## start

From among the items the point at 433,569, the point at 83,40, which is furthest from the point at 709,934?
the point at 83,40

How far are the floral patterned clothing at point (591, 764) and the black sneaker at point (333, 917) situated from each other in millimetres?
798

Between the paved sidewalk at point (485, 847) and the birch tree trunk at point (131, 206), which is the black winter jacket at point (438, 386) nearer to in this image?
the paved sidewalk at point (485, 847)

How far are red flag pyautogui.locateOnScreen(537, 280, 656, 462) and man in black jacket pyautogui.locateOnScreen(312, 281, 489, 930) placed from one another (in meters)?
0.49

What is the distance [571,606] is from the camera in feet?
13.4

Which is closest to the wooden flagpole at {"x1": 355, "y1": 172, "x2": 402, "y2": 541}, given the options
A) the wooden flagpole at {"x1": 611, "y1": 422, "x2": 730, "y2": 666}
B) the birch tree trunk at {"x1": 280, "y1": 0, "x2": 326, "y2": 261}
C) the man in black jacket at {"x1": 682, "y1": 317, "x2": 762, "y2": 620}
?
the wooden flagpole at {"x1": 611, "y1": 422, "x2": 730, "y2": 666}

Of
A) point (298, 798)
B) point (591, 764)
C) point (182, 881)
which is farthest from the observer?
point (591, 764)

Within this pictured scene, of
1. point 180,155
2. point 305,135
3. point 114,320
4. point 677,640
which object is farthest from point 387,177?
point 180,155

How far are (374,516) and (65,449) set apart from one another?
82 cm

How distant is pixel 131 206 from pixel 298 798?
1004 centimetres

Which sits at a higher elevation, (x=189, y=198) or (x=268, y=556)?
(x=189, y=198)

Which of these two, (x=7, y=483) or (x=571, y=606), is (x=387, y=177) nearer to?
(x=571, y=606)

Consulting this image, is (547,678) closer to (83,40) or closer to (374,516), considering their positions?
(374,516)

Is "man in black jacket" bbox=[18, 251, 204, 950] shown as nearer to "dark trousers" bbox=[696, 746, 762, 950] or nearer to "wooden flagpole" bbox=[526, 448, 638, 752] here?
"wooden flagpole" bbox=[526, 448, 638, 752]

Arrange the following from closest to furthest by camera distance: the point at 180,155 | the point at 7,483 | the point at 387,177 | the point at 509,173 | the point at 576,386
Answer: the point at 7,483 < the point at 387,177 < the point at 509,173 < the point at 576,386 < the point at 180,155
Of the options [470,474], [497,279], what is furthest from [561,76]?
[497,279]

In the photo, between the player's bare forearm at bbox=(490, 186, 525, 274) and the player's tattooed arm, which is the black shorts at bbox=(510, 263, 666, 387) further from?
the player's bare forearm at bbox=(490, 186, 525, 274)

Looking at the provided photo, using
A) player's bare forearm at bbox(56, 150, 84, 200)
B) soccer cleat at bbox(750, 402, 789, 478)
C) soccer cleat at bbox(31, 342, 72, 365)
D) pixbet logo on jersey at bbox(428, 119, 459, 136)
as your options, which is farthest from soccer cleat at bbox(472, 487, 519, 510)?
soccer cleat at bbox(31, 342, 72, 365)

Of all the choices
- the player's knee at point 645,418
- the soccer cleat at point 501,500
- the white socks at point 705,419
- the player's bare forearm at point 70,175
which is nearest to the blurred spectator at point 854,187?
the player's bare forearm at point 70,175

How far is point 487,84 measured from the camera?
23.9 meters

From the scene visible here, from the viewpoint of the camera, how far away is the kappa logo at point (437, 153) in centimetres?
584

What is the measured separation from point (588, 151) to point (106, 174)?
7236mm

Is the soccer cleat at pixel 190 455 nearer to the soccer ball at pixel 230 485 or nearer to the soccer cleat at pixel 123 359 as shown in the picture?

## end

TASK OBJECTIVE: Please reproduce the stretch from the line containing "What is the measured" through the end of the material, with "separation" swapped for "distance" and nothing else altered.

TASK SOLUTION:
What is the measured distance from point (588, 151) to point (106, 174)?
7236mm

Is the soccer cleat at pixel 190 455 nearer to the soccer ball at pixel 230 485 or nearer to the soccer cleat at pixel 123 359 as shown in the picture?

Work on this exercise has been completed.